» **Texte de lecture**:
Pour _J'aurais dû m'en doute*r*_, je suggère _I should've known better._


----------



## ericprida

D'accord, super !

Et dernière chose, c'est uniquement pour un reproche ou une critique que l'on traduit "Might have..." par "Aurait (peut-être) pu" ?


----------



## Oddmania

Non, pas du tout! _He might have died _ou _He could have died_ :_ Il aurait pu mourir! _


----------



## ericprida

Bonsoir à tous,

J'aimerais savoir concernant "Might have not" de la phrase "I might not have understood", ça se traduirait uniquement  par "Je n'ai peut-être pas compris" ou bien peut-on dire " Je n'aurais pas  pu comprendre", ce qui sonne bizarre je dois l'avouer.

» **Documents fournis**:

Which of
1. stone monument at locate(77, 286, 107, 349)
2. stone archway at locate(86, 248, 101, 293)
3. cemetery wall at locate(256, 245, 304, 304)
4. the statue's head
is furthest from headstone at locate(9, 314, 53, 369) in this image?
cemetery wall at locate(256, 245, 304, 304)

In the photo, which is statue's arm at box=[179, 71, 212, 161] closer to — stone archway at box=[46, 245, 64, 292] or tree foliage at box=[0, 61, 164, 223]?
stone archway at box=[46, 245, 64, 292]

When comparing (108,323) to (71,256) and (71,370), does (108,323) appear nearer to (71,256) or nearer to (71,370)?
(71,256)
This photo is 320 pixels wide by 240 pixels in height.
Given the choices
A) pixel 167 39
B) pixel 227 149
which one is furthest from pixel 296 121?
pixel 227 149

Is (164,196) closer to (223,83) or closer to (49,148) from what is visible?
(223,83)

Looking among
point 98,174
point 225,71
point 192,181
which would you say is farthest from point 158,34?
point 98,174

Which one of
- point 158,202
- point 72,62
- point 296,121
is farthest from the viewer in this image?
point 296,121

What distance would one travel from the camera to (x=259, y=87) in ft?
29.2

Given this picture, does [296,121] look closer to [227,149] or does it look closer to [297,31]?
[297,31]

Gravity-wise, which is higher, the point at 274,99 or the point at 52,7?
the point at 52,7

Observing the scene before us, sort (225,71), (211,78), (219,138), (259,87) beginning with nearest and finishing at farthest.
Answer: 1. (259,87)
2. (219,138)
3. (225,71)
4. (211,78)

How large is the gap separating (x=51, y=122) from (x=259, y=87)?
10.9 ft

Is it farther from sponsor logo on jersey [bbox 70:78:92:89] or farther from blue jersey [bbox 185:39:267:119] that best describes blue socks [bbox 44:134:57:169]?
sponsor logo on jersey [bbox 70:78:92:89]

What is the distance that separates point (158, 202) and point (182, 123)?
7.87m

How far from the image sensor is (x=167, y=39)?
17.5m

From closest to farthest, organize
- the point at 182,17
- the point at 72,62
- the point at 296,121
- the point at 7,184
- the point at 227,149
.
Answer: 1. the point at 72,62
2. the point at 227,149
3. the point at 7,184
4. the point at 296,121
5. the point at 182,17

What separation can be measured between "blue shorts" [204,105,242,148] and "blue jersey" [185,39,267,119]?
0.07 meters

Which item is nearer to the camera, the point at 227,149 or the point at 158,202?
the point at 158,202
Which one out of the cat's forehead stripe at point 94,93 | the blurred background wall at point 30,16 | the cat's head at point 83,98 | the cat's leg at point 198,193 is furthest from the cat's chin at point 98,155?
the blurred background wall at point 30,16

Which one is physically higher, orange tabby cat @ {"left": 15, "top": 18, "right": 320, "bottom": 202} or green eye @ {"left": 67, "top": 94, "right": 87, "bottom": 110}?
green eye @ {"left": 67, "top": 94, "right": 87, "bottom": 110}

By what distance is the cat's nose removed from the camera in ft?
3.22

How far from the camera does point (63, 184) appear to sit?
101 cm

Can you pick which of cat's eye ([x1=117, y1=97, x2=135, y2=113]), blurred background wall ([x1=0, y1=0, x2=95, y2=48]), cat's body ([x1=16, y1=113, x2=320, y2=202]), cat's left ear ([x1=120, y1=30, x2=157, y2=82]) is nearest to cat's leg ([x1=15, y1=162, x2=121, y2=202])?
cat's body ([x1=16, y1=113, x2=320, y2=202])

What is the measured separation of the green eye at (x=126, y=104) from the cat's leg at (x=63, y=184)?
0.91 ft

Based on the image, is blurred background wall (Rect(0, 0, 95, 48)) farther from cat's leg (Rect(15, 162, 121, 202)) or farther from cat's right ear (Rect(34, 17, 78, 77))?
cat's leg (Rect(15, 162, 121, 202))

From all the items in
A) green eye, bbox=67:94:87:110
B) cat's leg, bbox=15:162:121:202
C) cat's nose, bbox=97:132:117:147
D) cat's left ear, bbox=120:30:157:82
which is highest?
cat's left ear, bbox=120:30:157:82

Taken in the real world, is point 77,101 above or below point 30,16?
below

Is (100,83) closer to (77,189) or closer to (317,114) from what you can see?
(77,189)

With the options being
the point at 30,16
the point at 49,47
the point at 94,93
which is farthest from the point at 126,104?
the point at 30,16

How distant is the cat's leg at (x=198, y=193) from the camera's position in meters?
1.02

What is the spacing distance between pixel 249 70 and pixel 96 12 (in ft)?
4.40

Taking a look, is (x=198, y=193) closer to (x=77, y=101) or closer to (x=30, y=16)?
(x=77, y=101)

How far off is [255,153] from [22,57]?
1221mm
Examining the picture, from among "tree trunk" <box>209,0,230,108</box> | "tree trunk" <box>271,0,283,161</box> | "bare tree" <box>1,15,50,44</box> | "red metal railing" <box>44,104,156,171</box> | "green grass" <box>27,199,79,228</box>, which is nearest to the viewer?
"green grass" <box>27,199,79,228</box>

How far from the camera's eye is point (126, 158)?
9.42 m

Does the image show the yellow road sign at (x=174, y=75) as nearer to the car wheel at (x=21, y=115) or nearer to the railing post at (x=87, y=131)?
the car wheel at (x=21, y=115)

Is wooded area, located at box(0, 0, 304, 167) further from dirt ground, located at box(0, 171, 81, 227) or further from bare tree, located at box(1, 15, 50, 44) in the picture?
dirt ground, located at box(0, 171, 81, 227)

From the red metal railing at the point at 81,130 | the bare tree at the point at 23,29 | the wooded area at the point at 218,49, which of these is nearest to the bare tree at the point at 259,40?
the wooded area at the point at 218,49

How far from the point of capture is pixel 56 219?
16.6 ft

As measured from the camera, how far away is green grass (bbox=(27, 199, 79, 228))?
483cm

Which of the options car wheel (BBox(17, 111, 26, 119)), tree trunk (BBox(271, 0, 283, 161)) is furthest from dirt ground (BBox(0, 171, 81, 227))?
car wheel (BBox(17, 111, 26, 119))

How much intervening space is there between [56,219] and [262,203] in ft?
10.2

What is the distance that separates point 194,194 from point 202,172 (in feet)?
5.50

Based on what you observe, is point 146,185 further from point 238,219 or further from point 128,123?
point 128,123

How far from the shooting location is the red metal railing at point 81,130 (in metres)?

* * *

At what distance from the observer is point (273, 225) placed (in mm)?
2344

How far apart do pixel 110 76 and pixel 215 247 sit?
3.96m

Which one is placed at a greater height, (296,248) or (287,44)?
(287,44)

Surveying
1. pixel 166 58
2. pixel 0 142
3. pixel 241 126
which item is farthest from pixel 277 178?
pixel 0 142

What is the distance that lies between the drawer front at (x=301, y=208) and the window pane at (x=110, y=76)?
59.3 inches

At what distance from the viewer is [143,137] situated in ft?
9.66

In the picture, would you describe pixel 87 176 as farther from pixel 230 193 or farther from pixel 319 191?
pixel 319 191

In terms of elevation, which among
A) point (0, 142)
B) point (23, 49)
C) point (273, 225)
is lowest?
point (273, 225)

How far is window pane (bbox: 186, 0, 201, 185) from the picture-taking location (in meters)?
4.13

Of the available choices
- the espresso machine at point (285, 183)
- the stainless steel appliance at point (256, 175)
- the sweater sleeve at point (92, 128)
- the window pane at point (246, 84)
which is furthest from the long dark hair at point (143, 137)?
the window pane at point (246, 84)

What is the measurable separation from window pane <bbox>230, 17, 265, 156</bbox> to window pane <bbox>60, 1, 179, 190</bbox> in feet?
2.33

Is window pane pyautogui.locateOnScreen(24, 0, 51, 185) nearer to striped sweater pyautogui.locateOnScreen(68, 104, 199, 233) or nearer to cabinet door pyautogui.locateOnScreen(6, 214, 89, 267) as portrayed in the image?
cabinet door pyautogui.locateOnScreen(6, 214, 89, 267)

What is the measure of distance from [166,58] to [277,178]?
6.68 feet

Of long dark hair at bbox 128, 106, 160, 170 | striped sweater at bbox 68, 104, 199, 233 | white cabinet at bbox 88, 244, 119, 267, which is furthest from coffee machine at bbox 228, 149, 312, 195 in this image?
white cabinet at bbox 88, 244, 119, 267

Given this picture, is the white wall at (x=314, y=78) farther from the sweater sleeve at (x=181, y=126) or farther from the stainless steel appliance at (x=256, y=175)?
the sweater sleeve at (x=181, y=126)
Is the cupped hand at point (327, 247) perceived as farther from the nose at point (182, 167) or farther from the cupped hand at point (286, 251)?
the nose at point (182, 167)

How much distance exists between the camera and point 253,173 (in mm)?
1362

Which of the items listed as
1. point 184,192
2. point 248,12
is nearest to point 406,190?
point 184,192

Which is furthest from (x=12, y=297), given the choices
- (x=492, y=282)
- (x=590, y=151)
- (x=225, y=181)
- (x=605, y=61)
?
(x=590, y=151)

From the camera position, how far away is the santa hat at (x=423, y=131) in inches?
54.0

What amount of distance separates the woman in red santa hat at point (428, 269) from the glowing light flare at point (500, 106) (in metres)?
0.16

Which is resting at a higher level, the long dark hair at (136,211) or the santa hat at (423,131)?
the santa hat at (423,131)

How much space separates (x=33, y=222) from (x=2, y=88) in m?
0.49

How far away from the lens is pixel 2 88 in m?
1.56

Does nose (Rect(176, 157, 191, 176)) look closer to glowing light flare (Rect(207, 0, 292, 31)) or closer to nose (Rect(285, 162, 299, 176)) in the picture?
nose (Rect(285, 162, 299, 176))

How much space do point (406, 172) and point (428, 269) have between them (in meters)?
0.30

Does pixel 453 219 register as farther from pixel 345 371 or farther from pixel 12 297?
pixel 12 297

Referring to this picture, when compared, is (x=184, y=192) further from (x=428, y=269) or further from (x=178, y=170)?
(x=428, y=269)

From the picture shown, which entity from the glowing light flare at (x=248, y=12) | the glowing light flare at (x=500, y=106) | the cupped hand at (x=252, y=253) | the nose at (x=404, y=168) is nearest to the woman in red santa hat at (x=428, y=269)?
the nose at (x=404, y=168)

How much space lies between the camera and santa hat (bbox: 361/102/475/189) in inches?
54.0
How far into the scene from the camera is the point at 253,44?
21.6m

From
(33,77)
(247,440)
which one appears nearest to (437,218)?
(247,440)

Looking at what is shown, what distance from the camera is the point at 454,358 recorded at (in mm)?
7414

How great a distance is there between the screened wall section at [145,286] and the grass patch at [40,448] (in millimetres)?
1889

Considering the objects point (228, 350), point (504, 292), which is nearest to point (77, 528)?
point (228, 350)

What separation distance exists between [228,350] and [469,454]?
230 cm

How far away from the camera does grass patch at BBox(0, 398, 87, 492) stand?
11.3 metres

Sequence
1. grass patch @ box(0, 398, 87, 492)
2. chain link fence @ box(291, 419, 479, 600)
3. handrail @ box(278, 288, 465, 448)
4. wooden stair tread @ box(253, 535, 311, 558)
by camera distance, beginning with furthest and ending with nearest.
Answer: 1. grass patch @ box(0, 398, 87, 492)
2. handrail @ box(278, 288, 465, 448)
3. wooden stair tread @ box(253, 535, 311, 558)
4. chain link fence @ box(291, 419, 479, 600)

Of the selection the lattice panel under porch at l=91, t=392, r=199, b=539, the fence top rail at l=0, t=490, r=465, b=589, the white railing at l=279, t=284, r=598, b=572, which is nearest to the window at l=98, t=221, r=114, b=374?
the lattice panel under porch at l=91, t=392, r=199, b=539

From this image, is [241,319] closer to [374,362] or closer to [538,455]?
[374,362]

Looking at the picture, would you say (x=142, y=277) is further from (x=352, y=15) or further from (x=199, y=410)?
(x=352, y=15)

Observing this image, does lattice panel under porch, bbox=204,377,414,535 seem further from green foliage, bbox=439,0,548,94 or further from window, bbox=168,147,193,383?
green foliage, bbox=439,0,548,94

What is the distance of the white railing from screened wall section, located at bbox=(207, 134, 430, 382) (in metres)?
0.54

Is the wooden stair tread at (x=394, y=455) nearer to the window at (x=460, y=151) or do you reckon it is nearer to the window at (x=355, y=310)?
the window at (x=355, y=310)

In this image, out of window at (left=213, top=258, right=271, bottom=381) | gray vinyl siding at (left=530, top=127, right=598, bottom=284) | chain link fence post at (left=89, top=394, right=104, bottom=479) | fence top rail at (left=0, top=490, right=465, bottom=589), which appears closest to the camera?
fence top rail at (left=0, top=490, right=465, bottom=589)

» **Travail à réaliser**:
#1 Recopiez fidèlement le passage du fil de discussion qui commence par « ## Oddmania » et se poursuit jusqu'à « je dois l'avouer. ».
#2 Répondez brièvement aux questions suivantes sur le fil de discussion.
(a) Quelle traduction anglaise est suggérée pour « J'aurais dû m'en douter » ?
(b) Quelle traduction française est donnée pour « He might have died » ?
(c) Sur quelle phrase anglaise porte la question du dernier message ?

» **Réponses attendues**:
#1
## Oddmania

Non, pas du tout! _He might have died _ou _He could have died_ :_ Il aurait pu mourir! _


----------



## ericprida

Bonsoir à tous,

J'aimerais savoir concernant "Might have not" de la phrase "I might not have understood", ça se traduirait uniquement  par "Je n'ai peut-être pas compris" ou bien peut-on dire " Je n'aurais pas  pu comprendre", ce qui sonne bizarre je dois l'avouer.

#2
(a) I should've known better.
(b) Il aurait pu mourir !
(c) I might not have understood